→ OBJECTIVE
Render every line of the records below as a JSON list of strings, one string per line, omitting blank lines.

* * * * *

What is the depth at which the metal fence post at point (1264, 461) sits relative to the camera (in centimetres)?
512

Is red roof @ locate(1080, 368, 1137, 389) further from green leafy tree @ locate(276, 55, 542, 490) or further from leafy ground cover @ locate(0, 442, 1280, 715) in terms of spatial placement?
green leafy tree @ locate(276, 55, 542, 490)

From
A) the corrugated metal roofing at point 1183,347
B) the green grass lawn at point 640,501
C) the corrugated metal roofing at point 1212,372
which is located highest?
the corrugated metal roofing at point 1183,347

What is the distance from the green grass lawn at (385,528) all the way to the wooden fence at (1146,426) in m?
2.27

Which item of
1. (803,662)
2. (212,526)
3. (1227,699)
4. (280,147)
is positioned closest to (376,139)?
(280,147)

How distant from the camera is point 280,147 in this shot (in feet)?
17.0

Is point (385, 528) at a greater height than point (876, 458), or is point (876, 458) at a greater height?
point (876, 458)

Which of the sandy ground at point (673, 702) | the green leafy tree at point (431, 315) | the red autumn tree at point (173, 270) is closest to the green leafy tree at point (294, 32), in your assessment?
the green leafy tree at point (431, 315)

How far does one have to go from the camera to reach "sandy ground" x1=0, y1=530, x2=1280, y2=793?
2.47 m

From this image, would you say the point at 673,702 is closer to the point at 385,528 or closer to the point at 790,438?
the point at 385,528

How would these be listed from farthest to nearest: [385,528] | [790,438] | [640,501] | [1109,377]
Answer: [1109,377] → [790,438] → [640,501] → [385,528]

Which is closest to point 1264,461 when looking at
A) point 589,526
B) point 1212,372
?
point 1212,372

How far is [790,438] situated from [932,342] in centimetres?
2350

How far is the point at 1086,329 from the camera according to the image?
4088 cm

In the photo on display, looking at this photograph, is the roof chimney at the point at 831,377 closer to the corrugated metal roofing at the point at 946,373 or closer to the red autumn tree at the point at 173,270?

* * * * *

→ RESULT OF THE TASK
[
  "What is the depth at which the metal fence post at point (1264, 461) sits relative to the camera (in centimetres)?",
  "512",
  "Is red roof @ locate(1080, 368, 1137, 389) further from green leafy tree @ locate(276, 55, 542, 490) or further from leafy ground cover @ locate(0, 442, 1280, 715) in terms of spatial placement?",
  "green leafy tree @ locate(276, 55, 542, 490)",
  "From",
  "A) the corrugated metal roofing at point 1183,347",
  "B) the green grass lawn at point 640,501",
  "C) the corrugated metal roofing at point 1212,372",
  "which is located highest?",
  "the corrugated metal roofing at point 1183,347",
  "What is the distance from the green grass lawn at (385,528) all the way to the wooden fence at (1146,426) in m?",
  "2.27",
  "Which item of",
  "1. (803,662)",
  "2. (212,526)",
  "3. (1227,699)",
  "4. (280,147)",
  "is positioned closest to (376,139)?",
  "(280,147)",
  "How distant from the camera is point 280,147 in this shot (in feet)?",
  "17.0",
  "Is point (385, 528) at a greater height than point (876, 458), or is point (876, 458) at a greater height?",
  "point (876, 458)",
  "Which of the sandy ground at point (673, 702) | the green leafy tree at point (431, 315) | the red autumn tree at point (173, 270) is closest to the green leafy tree at point (294, 32), in your assessment?",
  "the green leafy tree at point (431, 315)",
  "How far does one have to go from the camera to reach \"sandy ground\" x1=0, y1=530, x2=1280, y2=793?",
  "2.47 m",
  "From this image, would you say the point at 673,702 is closer to the point at 385,528 or closer to the point at 790,438?",
  "the point at 385,528",
  "How would these be listed from farthest to nearest: [385,528] | [790,438] | [640,501] | [1109,377]",
  "Answer: [1109,377] → [790,438] → [640,501] → [385,528]",
  "Which is closest to point 1264,461 when looking at",
  "A) point 589,526",
  "B) point 1212,372",
  "?",
  "point 1212,372",
  "How far is [790,438] situated from [932,342] in centimetres?",
  "2350",
  "How far is the point at 1086,329 from the camera according to the image?",
  "4088 cm",
  "In the photo on display, looking at this photograph, is the roof chimney at the point at 831,377 closer to the corrugated metal roofing at the point at 946,373 or closer to the red autumn tree at the point at 173,270?"
]